For the first time in New Suffolk School history, which spans more than a century, residents voted 83-14 on Tuesday to shutter the school and send its remaining students to the Southold School District. 

Since 1907, the small school district had taught only elementary grades in the historic red schoolhouse on Fourth Street and tuitioned its secondary school students to neighboring districts.

The school almost closed in April 2018 before its Board of Education voted unanimously to cancel a similar districtwide vote on whether the 15 students then attending should be sent to Southold.

With Tuesday’s vote, New Suffolk will become a non-instructional school district at the end of the current school year. It will no longer provide day-to-day instruction within its own building, although the transition will have no immediate impact on that building or the school property. 

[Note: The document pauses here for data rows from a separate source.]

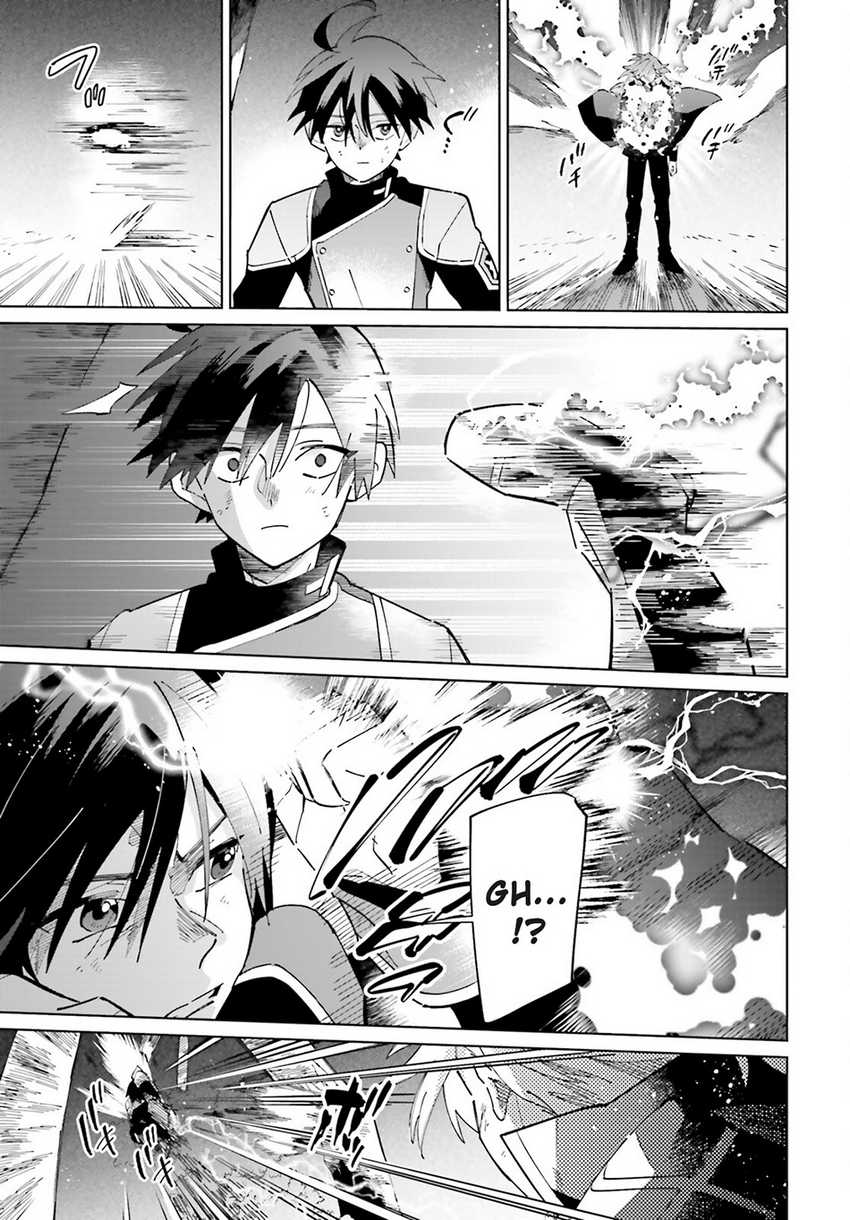 Kage no Eiyuu no Nichijou-tan Chapter 33 Gambar 31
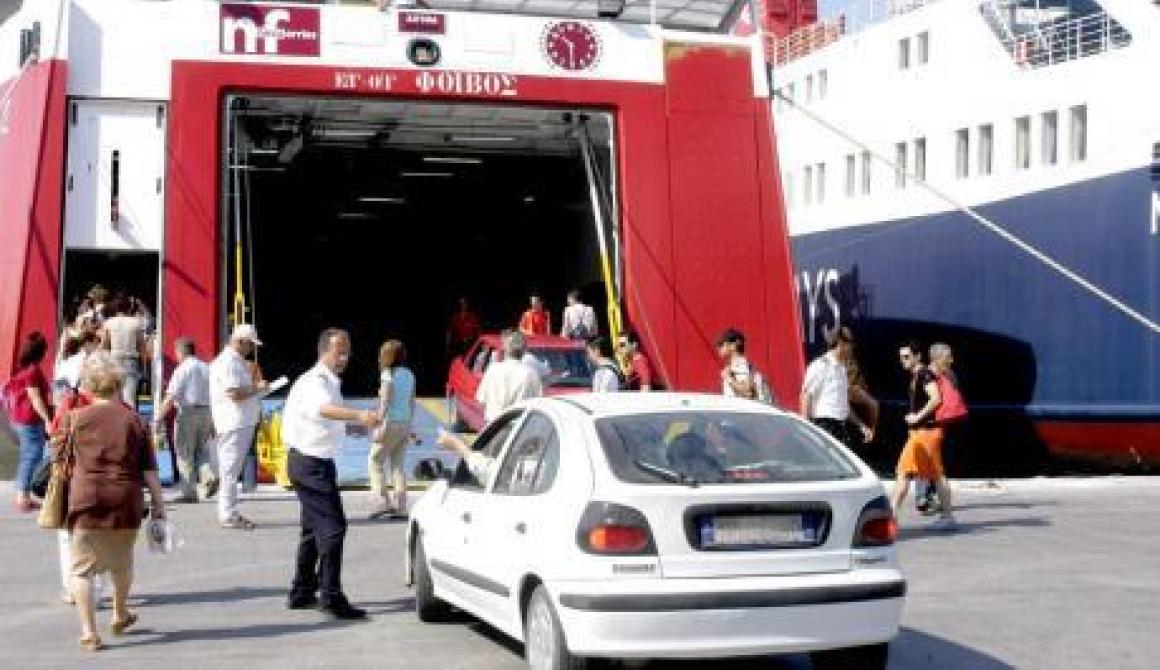 Το Ευρωκοινοβούλιο αποφάσισε «καθαρότερα» καύσιμα για τα πλοία 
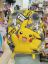 Εικόνα της ΤΣΑΝΤΑ PIKACHU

With the change approved, all New Suffolk students in grades K through 12 will attend Southold Union Free School District starting in September. Tax dollars that formerly covered their New Suffolk enrollment will be passed on the Southold school district as tuition payments.

Currently, 15 high school and two elementary students from New Suffolk attend school in Southold. This fall, they will be joined by the six elementary students still being taught in New Suffolk, who have two teachers. The New Suffolk Common School District and its Board of Education will remain intact and will make decisions on maintenance of the buildings and grounds, along with the school budget and their students’ tuition agreements. The district will also have its own tax rate, according to Superintendent Joe Vasile-Cozzo.

Several meetings where held ahead of the vote so community members could weigh in on the district’s shift in status — and on the future of its building and grounds. The Board of Education has discussed the possibility of seeking landmark status for the building and a public hearing was held Feb. 27.

“The community has really expressed that they don’t want the building to change and they’re really concerned about the [preservation of] the location and open space that we have in the field,” Mr. Vasile-Cozzo said. “This board has made a commitment to look at all options and hear [the community’s] input.”

Landmark status would allow district officials to make renovations inside the school, if needed, but would ensure that the exterior of the historic structure remains the same, he added.

The New Suffolk district has been included on the New York State Comptroller’s fiscal stress list since January 2019. Last school year, it was listed as under moderate fiscal stress, and this year was deemed under “significant stress,” the highest risk category. 

Mr. Vasile-Cozzo said there has been “nothing but positive feedback” about the decision to become a non-instructional school district.

“[We] want to make sure the kids are taken care of, and they get a good education,” he said, “and we move forward from there.”